DÜSSELDORF. In einer Expertise im Auftrag der Bundesregierung stellte der Sachverständigenrat zur Begutachtung der gesamtwirtschaftlichen Entwicklung im Sommer 2008 fest: "Die Drei-Säulen-Struktur als solche ist keine deutsche Besonderheit, auch andere Länder haben oder hatten einen ähnlichen Aufbau des Bankensystems." Allerdings wurden in vielen anderen Ländern in den letzten Jahren die Sparkassen reformiert. "Aus öffentlich-rechtlichen Instituten wurden häufig privatrechtliche", so der Sachverständigenrat.

Die Drei-Säulen-Struktur in Deutschland ist wesentlich älter als die Bundesrepublik. So wurden die ersten Sparkassen bereits vor 1800, verstärkt aber in den beiden ersten Jahrzehnten des 19. Jahrhunderts gegründet. Aktienbanken und das Organisationsprinzip der Kreditgenossenschaften gehen auf die Jahre um 1850 zurück. Die Landesbanken als Teil der öffentlich-rechtlichen Banken schließlich entwickelten sich aus den Girozentralen, von denen die ersten zwischen 1909 und 1918 gegründet wurden. Die traditionellen, einst dominierenden Privatbankiers sind weitgehend verschwunden. Heute lassen sich die Privatbanken, die nicht von einer Aktien- oder Landesbank abhängig sind, an einer Hand aufzählen. Sie zählen wie die Aktienbanken zu den privaten Geschäftsbanken.

Die öffentlich-rechtlichen Banken gehören meist dem Bund, Ländern oder Gemeinden und sind gesetzlich dem Gemeinwohl verpflichtet.
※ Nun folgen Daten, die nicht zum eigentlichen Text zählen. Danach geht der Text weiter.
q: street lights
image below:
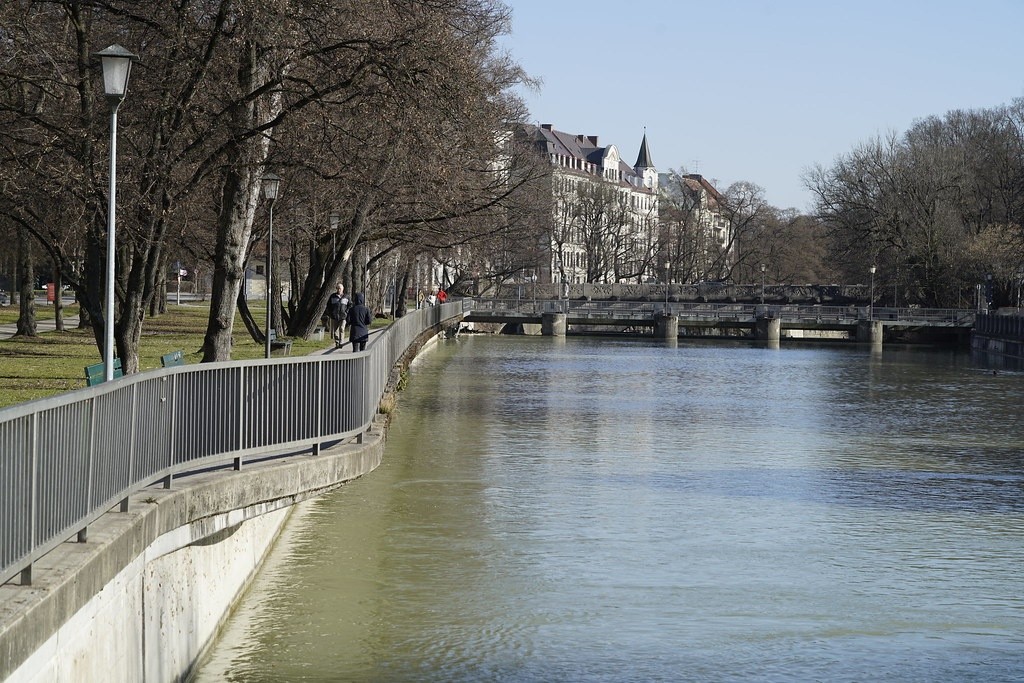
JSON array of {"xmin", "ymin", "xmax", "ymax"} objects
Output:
[
  {"xmin": 94, "ymin": 41, "xmax": 140, "ymax": 382},
  {"xmin": 329, "ymin": 209, "xmax": 339, "ymax": 339},
  {"xmin": 871, "ymin": 264, "xmax": 876, "ymax": 320},
  {"xmin": 976, "ymin": 283, "xmax": 981, "ymax": 314},
  {"xmin": 664, "ymin": 259, "xmax": 670, "ymax": 315},
  {"xmin": 760, "ymin": 263, "xmax": 765, "ymax": 304},
  {"xmin": 260, "ymin": 172, "xmax": 280, "ymax": 358}
]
Bis Mitte 2005 hafteten diese Träger für die Verbindlichkeiten ihrer Sparkasse oder Landesbank - was jener einen Wettbewerbsvorteil verschaffte. Im Gegenzug haben Kommunen und Länder traditionell Einfluss auf die Personal- und teils auch auf die Geschäftspolitik.
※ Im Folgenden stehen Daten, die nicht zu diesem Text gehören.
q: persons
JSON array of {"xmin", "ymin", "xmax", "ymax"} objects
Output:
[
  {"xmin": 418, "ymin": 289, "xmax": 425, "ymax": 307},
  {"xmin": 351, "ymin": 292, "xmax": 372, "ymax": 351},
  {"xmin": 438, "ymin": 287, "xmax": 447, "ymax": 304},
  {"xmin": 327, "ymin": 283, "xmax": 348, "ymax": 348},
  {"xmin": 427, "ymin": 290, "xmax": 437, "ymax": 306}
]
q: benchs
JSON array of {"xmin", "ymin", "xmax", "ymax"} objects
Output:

Die privaten Geschäftsbanken

Die Landschaft der Privatbanken der BRD wird von drei großen Instituten dominiert: der Commerzbank, der Deutschen Bank und der Dresdner Bank. Der Frankfurter Wirtschaftshistoriker Manfred Pohl macht in ihrer Entwicklung drei wesentliche Phasen in den Anfangsjahren der Bundesrepublik aus. Bis 1952 sind die drei Großbanken in regionalisierte Filialgruppen zerschlagen, von denen neun aus der Commerzbank ausgegliedert sind, zehn aus der Deutschen Bank und elf aus der Dresdner Bank.
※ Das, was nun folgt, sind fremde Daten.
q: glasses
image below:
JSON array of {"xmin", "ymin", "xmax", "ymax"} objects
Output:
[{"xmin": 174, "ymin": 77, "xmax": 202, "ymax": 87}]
Dann einigen sich Bund, Länder und Alliierte auf die sogenannte Dreier-Lösung. Die Großbanken werden zu jeweils drei Nachfolgegesellschaften zusammengefasst, die rückwirkend zum Jahresbeginn ihre Tätigkeit als Aktiengesellschaft aufnehmen. Die Nachfolgegesellschaften der Commerzbank sind demnach der Bankverein Westdeutschland, die Commerz- und Disconto-Bank sowie die Commerz- und Credit-Bank. Deutsche-Bank-Nachfolger sind die Rheinisch Bank, -Westfälische die Süddeutsche Bank und die Norddeutsche Bank. Nachfolgeinstitute der Dresdner Bank sind die Rhein-Ruhr-Bank, die Rhein-Main-Bank sowie die Hamburger Kreditbank.